**** Data section

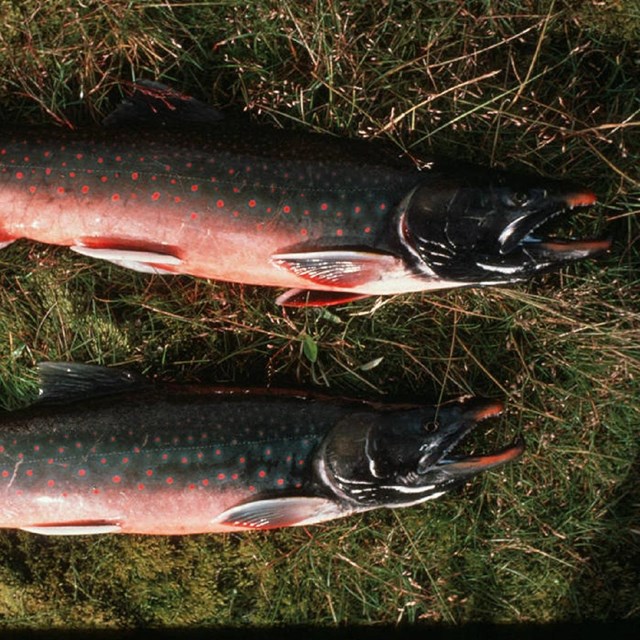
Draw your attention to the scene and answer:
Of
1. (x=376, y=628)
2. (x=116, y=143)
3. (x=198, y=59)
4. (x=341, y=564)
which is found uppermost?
(x=198, y=59)

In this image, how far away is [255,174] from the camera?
258cm

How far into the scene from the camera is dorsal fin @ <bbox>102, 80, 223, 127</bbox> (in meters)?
2.73

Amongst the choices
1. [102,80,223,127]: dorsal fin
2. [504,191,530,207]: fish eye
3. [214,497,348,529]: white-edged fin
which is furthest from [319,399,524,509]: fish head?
[102,80,223,127]: dorsal fin

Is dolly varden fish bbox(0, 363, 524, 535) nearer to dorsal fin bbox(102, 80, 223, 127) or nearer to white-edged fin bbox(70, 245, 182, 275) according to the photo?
white-edged fin bbox(70, 245, 182, 275)

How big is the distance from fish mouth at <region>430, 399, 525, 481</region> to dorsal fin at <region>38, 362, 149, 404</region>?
48.8 inches

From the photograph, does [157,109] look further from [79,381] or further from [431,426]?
[431,426]

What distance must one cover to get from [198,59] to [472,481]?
2.22m

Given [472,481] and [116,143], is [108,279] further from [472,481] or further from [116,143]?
[472,481]

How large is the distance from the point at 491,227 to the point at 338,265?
1.92ft

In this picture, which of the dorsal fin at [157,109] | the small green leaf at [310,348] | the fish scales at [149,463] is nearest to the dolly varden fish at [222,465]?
the fish scales at [149,463]

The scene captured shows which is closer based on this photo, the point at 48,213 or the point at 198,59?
the point at 48,213

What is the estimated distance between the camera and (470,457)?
2.62 meters

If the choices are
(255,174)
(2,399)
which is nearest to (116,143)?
(255,174)

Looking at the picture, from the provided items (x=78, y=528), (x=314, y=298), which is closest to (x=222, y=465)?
(x=78, y=528)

********

What is asked =
Turn every line of the entries above into a numbered list, skipping blank lines and leaving out the picture.

Answer for this exercise =
1. Draw your attention to the scene and answer:
2. Of
3. 1. (x=376, y=628)
4. 2. (x=116, y=143)
5. 3. (x=198, y=59)
6. 4. (x=341, y=564)
7. which is found uppermost?
8. (x=198, y=59)
9. In this image, how far away is [255,174] from the camera?
10. 258cm
11. How far into the scene from the camera is dorsal fin @ <bbox>102, 80, 223, 127</bbox> (in meters)?
12. 2.73
13. Amongst the choices
14. 1. [102,80,223,127]: dorsal fin
15. 2. [504,191,530,207]: fish eye
16. 3. [214,497,348,529]: white-edged fin
17. which is furthest from [319,399,524,509]: fish head?
18. [102,80,223,127]: dorsal fin
19. Is dolly varden fish bbox(0, 363, 524, 535) nearer to dorsal fin bbox(102, 80, 223, 127) or nearer to white-edged fin bbox(70, 245, 182, 275) according to the photo?
20. white-edged fin bbox(70, 245, 182, 275)
21. How big is the distance from fish mouth at <region>430, 399, 525, 481</region> to dorsal fin at <region>38, 362, 149, 404</region>?
22. 48.8 inches
23. From the photograph, does [157,109] look further from [79,381] or further from [431,426]?
24. [431,426]
25. What distance must one cover to get from [198,59] to [472,481]?
26. 2.22m
27. Given [472,481] and [116,143], is [108,279] further from [472,481] or further from [116,143]?
28. [472,481]
29. How large is the distance from the point at 491,227 to the point at 338,265?
30. 1.92ft
31. In this picture, which of the dorsal fin at [157,109] | the small green leaf at [310,348] | the fish scales at [149,463] is nearest to the dolly varden fish at [222,465]?
32. the fish scales at [149,463]
33. The scene captured shows which is closer based on this photo, the point at 48,213 or the point at 198,59?
34. the point at 48,213
35. What is the estimated distance between the camera and (470,457)?
36. 2.62 meters
37. If the choices are
38. (255,174)
39. (2,399)
40. which is nearest to (116,143)?
41. (255,174)
42. Looking at the picture, from the provided items (x=78, y=528), (x=314, y=298), which is closest to (x=222, y=465)?
43. (x=78, y=528)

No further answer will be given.